Adeus, Vicente Aranda
Com um pouco de atraso, este blog não poderia deixar de registrar uma homenagem a Vicente Aranda, um dos principais cineastas espanhóis do século 20, morto aos 88, em Madri, na última quarta-feira (26), e importante influência dos cineastas latino-americanos. As contribuições do realizador são muitas, entre elas está a de ter revelado para o cinema, ainda na tenra idade, atrizes espetaculares que se projetariam para além das fronteiras espanholas, como Victoria Abril (com quem rodou 12 películas, quase metade de sua filmografia), Paz Vega, Loles León e Maribel Verdú.
Por aqui, seus filmes ficaram mais restritos a mostras e festivais. Os brasileiros, em geral, costumam identificar o cinema espanhol quase que somente com a figura de Pedro Almodóvar. Sem diminuir a importância deste último, é preciso dizer que Aranda já havia feito primeiro muito do que celebraria depois o diretor de “Mulheres À Beira de um Ataque de Nervos” (1988).
Em seus filmes, Aranda combinava erotismo, terror, um romantismo fatalista e um quê de humor negro, que podem ser vistos desde “Cambio de Sexo” (1976) até “Luna Caliente” (2009), a última produção que finalizou e apresentou _ficaria doente logo depois. Sua ousadia ao tratar de sexo e obsessões lembra um tempo em que o cinema se arriscava mais, diferentemente dos dias de hoje em que apenas se acomoda fazendo remakes, adaptando HQs e obedecendo cartilhas politicamente corretas.
A literatura era uma importante fonte de referências para Aranda _adaptou três livros do espanhol Juan Marsé e um do argentino Mempo Giardinelli. Em 2005, experimentou levar às telas um texto do século 15, “Tirante el Blanco”, clássico romance de cavalaria, com relativo êxito.

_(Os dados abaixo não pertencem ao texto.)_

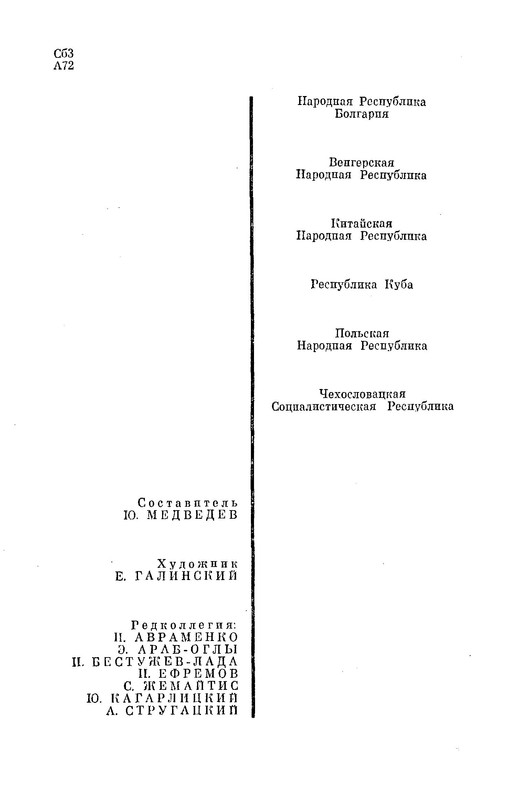 Сб3
А72

Народная Республика Болгария

Венгерская Народная Республика

Китайская Народная Республика

Республика Куба

Польская Народная Республика

Чехословацкая Социалистическая Республика

Составитель
Ю. МЕДВЕДЕВ

Художник
Е. ГАЛИНСКИЙ

Редколлегия:
И. АВРАМЕНКО
Э. АРАБ-ОГЛЫ
И. БЕСТУЖЕВ-ЛАДА
И. ЕФРЕМОВ
С. ЖЕМАЙТИС
Ю. КАГАРЛИЦКИЙ
А. СТРУГАЦКИЙ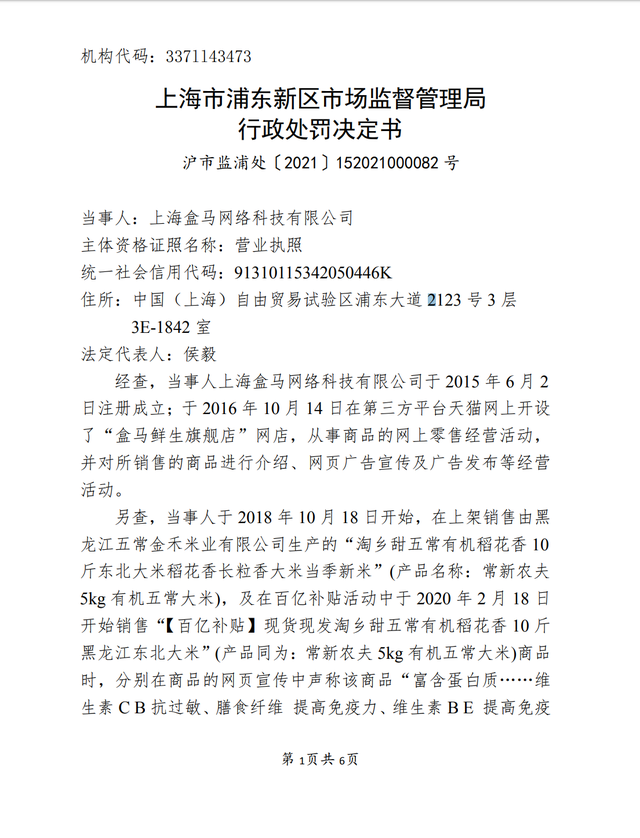 机构代码：3371143473

上海市浦东新区市场监督管理局
行政处罚决定书

沪市监浦处〔2021〕152021000082 号

当事人：上海盒马网络科技有限公司
主体资格证照名称：营业执照
统一社会信用代码：91310115342050446K
住所：中国（上海）自由贸易试验区浦东大道 2123 号 3 层 3E-1842 室
法定代表人：侯毅

经查，当事人上海盒马网络科技有限公司于 2015 年 6 月 2 日注册成立；于 2016 年 10 月 14 日在第三方平台天猫网上开设了“盒马鲜生旗舰店”网店，从事商品的网上零售经营活动，并对所销售的商品进行介绍、网页广告宣传及广告发布等经营活动。

另查，当事人于 2018 年 10 月 18 日开始，在上架销售由黑龙江五常金禾米业有限公司生产的“淘乡甜五常有机稻花香 10 斤东北大米稻花香长粒香大米当季新米”(产品名称：常新农夫 5kg 有机五常大米)，及在百亿补贴活动中于 2020 年 2 月 18 日开始销售“【百亿补贴】现货现发淘乡甜五常有机稻花香 10 斤黑龙江东北大米”(产品同为：常新农夫 5kg 有机五常大米)商品时，分别在商品的网页宣传中声称该商品“富含蛋白质……维生素 C B 抗过敏、膳食纤维 提高免疫力、维生素 B E 提高免疫

第 1页共 6页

Aranda tinha uma fixação pelo período pós-Segunda Guerra na Espanha, período que o marcou muitíssimo. Sua família havia migrado para a Venezuela quando ele era pequeno, e em Caracas viveria até o início dos anos 60. De volta, começou a fazer filmes quando a Espanha começava a atravessar o período de transição, a morte do general Franco (1975) e a abertura. Aranda ficou conhecido como um dos principais nomes da Escola de Barcelona, grupo de jovens cineastas que, nos anos 70, oferecia uma visão crítica e uma reflexão sobre aquele agitado momento de uma recém-renascida democracia.

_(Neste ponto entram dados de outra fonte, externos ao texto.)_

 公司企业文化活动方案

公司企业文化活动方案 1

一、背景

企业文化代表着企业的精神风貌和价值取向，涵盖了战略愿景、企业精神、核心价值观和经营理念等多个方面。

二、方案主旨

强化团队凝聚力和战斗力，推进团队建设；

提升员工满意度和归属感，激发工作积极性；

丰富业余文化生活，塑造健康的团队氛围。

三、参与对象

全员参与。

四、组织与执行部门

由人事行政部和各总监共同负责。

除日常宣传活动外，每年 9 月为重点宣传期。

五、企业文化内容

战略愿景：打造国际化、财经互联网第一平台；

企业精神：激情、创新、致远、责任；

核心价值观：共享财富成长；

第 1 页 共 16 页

Seu principal filme, porém, é uma história de amor e de crime, contada em tom de suspense erótico. “Los Amantes”, de 1991, tinha como estrelas os jovens Jorge Sanz, Maribel Verdú e Victoria Abril. Baseada numa tragédia real, ocorrida nos anos 50, a trama de “Amantes” entrelaça as obsessões do sexo e do ciúme com o contexto político e social da Espanha daquela época, seus moralismos e desesperanças. Para quem não se preocupa com “spoilers”, a cena final está aí acima.